## QUESTIONS
1. Transcribe the stretch of the patch reply from "Re: [PATCH] mm/memory-failure: fix" through "that has poison.".
2. Which people are named in the patch reply?

Re: [PATCH] mm/memory-failure: fix hardware poison check in unpoison_memory()

From: Naoya Horiguchi
Date: Tue Jul 18 2023 - 20:01:38 EST


On Tue, Jul 18, 2023 at 07:30:23AM -0700, Sidhartha Kumar wrote:
> On 7/17/23 5:39 PM, Naoya Horiguchi wrote:
> > On Tue, Jul 18, 2023 at 09:14:09AM +0900, Naoya Horiguchi wrote:
> > > On Mon, Jul 17, 2023 at 11:18:12AM -0700, Sidhartha Kumar wrote:
> > > > It was pointed out[1] that using folio_test_hwpoison() is wrong
> > > > as we need to check the indiviual page that has poison.
> > > > folio_test_hwpoison() only checks the head page so go back to using
> > > > PageHWPoison().
> > > >
> > > > Reported-by: Matthew Wilcox (Oracle) <willy@xxxxxxxxxxxxx>
> > > > Fixes: a6fddef49eef ("mm/memory-failure: convert unpoison_memory() to folios")
> > > > Cc: stable@xxxxxxxxxxxxxxx #v6.4
> > > > Signed-off-by: Sidhartha Kumar <sidhartha.kumar@xxxxxxxxxx>
> > > >
> > > > [1]: https://lore.kernel.org/lkml/ZLIbZygG7LqSI9xe@xxxxxxxxxxxxxxxxxxxx/
> > > > ---
> > > > mm/memory-failure.c | 2 +-
> > > > 1 file changed, 1 insertion(+), 1 deletion(-)
> > > >
> > > > diff --git a/mm/memory-failure.c b/mm/memory-failure.c
> > > > index 02b1d8f104d51..a114c8c3039cd 100644
> > > > --- a/mm/memory-failure.c
> > > > +++ b/mm/memory-failure.c
> > > > @@ -2523,7 +2523,7 @@ int unpoison_memory(unsigned long pfn)

## STORED DATA
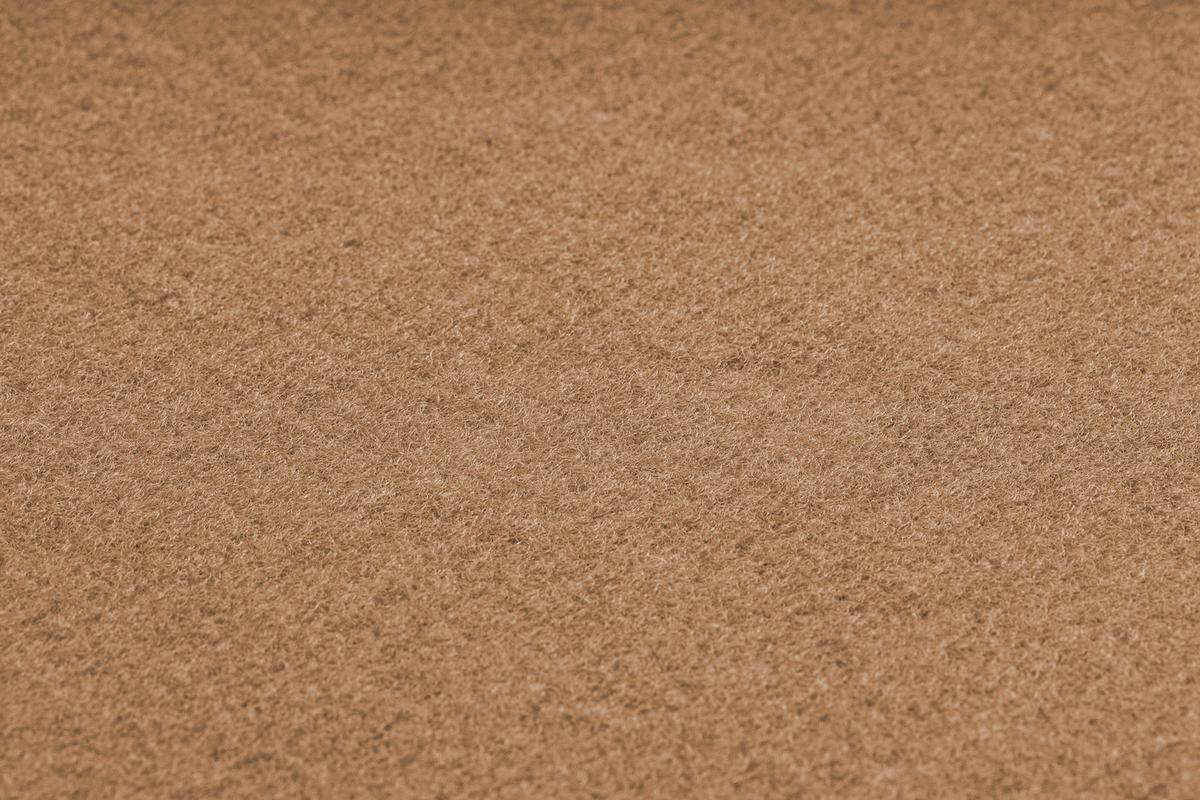 LÄUFER Antirutsch RUMBA 130/200 cm - Beige, Textil (130/200cm) - rugsX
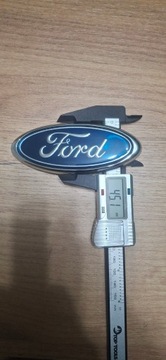 FORD ZNAK LOGO ZNAKY 114 X 45 MM C-MAX S-MAX MONDEO FIESTA MK7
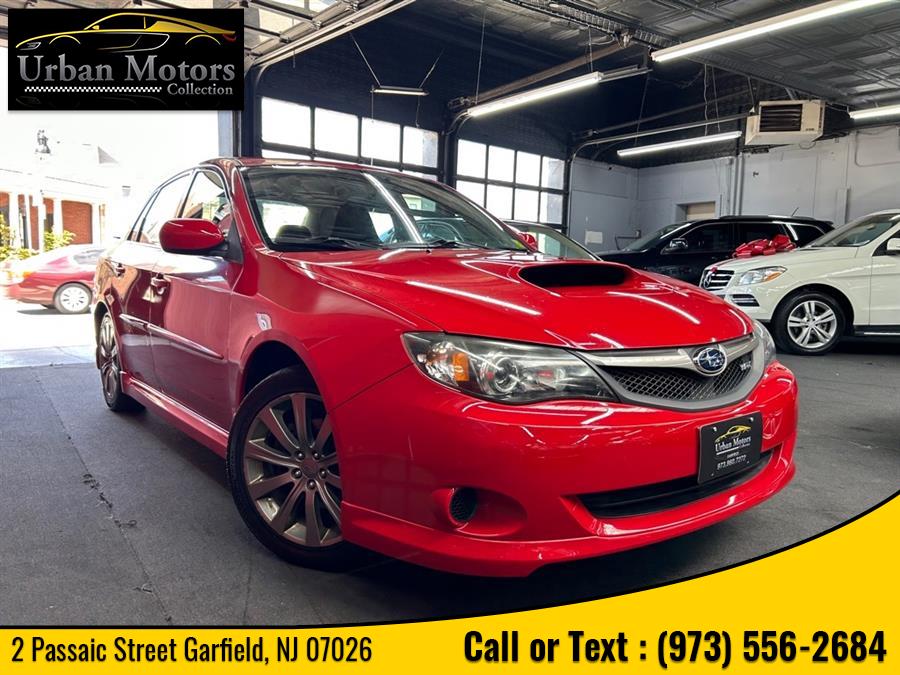 2009 Subaru Impreza Sedan Wrx , available for sale in Garfield, New Jersey | Urban Motors Collection. Garfield, New Jersey 2009 Subaru Impreza Sedan Wrx , available for sale in Garfield, New Jersey | Urban Motors Collection. Garfield, New Jersey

## ANSWERS BY TASK
1.
Re: [PATCH] mm/memory-failure: fix hardware poison check in unpoison_memory()

From: Naoya Horiguchi
Date: Tue Jul 18 2023 - 20:01:38 EST


On Tue, Jul 18, 2023 at 07:30:23AM -0700, Sidhartha Kumar wrote:
> On 7/17/23 5:39 PM, Naoya Horiguchi wrote:
> > On Tue, Jul 18, 2023 at 09:14:09AM +0900, Naoya Horiguchi wrote:
> > > On Mon, Jul 17, 2023 at 11:18:12AM -0700, Sidhartha Kumar wrote:
> > > > It was pointed out[1] that using folio_test_hwpoison() is wrong
> > > > as we need to check the indiviual page that has poison.

2. Naoya Horiguchi, Sidhartha Kumar, Matthew Wilcox